FRANKFURT (Reuters) - Deutsche Bank (DBKGn.DE) said on Wednesday it had received requests for information from regulators and law enforcement agencies around the world that are investigating a money laundering scheme involving Danske Bank (DANSKE.CO).
The statement came in response to a Bloomberg report that said the U.S. Federal Reserve was investigating Deutsche Bank’s role in the Danske scandal.
Deutsche Bank said in a statement that there were no probes. “But we received several requests for information from regulators and law enforcement agencies around the world,” it said. The bank also said it continued to provide information to and cooperate with the investigating agencies.

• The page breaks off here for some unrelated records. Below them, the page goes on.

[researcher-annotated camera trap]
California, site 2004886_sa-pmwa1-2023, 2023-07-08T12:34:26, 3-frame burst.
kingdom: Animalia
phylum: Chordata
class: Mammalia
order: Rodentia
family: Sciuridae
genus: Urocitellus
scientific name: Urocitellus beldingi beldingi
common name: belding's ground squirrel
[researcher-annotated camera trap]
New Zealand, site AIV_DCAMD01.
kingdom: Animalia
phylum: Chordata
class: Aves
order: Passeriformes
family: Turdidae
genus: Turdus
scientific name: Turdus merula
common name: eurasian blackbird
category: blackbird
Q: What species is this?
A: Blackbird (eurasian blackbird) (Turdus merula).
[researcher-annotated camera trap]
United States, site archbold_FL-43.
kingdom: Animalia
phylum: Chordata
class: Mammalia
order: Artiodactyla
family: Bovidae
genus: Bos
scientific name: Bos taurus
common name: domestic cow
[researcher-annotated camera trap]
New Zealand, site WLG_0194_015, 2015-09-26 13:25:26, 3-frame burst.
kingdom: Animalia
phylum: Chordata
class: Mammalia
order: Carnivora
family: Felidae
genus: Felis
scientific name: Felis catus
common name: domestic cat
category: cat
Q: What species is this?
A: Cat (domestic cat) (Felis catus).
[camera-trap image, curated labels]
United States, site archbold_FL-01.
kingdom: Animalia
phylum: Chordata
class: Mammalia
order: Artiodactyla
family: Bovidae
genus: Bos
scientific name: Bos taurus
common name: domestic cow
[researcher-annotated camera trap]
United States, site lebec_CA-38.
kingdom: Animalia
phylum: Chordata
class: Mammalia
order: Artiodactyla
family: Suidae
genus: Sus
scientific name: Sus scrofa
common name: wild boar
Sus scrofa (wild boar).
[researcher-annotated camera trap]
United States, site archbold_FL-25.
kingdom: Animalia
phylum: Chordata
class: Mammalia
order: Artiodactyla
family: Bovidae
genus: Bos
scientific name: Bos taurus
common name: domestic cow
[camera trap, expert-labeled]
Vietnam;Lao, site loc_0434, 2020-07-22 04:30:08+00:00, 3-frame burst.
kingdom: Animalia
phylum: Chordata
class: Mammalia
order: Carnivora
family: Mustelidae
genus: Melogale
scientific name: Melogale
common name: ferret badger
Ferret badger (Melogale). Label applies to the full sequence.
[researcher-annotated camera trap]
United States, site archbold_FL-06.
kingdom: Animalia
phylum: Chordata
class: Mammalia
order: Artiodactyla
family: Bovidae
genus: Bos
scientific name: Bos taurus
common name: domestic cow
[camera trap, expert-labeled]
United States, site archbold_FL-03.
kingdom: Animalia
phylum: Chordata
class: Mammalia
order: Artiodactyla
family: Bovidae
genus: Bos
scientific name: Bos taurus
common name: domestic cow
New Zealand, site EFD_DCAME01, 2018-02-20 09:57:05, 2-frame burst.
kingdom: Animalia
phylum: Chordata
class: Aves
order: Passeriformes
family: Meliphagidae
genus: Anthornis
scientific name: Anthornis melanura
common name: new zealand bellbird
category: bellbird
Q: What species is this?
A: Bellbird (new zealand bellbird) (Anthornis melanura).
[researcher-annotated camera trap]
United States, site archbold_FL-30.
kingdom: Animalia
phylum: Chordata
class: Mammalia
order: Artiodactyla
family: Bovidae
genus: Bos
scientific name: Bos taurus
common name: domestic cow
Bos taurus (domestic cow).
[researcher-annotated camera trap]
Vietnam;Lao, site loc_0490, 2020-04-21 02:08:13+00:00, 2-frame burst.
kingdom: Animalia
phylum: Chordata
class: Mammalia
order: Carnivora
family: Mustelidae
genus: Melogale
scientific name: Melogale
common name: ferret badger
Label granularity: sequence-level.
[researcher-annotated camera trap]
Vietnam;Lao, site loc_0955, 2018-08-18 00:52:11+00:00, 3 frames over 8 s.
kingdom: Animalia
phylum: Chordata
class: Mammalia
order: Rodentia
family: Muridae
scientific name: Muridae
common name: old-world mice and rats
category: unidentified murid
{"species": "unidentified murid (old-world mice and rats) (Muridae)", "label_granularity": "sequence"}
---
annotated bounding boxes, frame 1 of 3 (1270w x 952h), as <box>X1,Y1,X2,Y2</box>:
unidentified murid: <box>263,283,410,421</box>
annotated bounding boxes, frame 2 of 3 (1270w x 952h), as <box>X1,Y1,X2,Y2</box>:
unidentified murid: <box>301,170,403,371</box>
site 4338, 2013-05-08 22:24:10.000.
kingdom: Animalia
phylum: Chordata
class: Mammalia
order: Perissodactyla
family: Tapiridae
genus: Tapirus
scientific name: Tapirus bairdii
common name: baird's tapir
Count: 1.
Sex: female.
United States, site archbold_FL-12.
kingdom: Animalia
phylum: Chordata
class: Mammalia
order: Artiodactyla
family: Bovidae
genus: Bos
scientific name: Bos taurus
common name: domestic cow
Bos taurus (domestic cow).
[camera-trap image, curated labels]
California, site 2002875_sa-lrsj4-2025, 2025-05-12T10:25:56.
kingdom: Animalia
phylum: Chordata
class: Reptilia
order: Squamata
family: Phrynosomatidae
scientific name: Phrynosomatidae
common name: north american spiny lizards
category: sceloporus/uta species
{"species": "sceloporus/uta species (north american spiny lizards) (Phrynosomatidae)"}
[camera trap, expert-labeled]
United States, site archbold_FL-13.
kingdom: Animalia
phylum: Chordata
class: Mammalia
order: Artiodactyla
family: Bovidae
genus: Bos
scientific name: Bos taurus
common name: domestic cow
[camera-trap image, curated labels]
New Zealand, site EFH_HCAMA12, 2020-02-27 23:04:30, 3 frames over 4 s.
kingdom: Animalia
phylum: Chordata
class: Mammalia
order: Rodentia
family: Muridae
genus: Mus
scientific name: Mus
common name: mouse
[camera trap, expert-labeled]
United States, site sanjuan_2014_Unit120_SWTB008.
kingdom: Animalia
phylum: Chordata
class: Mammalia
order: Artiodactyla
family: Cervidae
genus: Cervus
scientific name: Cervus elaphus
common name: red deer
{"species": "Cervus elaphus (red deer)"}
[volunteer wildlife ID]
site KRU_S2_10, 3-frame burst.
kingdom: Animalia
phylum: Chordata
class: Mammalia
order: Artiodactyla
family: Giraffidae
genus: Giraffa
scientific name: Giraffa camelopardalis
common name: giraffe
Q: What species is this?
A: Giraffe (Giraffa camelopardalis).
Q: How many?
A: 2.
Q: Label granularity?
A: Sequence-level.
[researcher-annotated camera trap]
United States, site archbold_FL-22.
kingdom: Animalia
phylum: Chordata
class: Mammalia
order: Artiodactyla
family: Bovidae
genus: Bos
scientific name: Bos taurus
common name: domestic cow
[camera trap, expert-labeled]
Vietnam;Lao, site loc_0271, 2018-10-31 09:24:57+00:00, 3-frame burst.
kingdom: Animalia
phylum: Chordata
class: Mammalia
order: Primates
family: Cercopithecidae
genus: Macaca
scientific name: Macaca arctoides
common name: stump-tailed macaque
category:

“It is not surprising at all that the investigating authorities and banks themselves have an interest in the Danske case and the lessons to be learned from it,” Deutsche Bank said.
The Fed’s probe is at an early stage, Bloomberg said, citing unnamed people familiar with the matter.
The U.S. central bank is investigating whether Deutsche Bank in New York properly monitored the transfer of funds it performed on behalf of Danske from its Estonia branch, the report added.
A spokesman for the Federal Reserve declined to comment.
Deutsche Chief Executive Christian Sewing said last week that the bank was investigating the Danske case internally and that it had no indication of any misconduct on the bank’s part.
Danske is under investigation for suspicious payments totaling 200 billion euros ($227 billion) from 2007 until 2015. Deutsche Bank has said it acted as a correspondent bank for Dankse Bank in Estonia.
A Deutsche Bank executive director has said the German bank played only a secondary role as a correspondent bank to Danske, limiting what it needed to know about the people behind the transactions.
In 2017, the Fed was among regulators that fined Deutsche Bank nearly $700 million for weak controls that allowed money laundering from Russia. A U.S. Department of Justice investigation into the case is still ongoing.
In November, police searched the offices of all the members of Deutsche Bank’s board as part of a two-day raid and investigation into money laundering allegations linked to the Panama Papers.
Deutsche Bank has said it had no indication of misconduct in this case.
In September, German regulator BaFin ordered Deutsche Bank to do more to prevent money laundering and appointed accounting firm KPMG as a third party to assess progress.
Deutsche shares recouped earlier losses to trade up 0.1 percent late afternoon in Frankfurt, roughly in line with Germany’s DAX index .GDAXI, which was up 0.2 percent.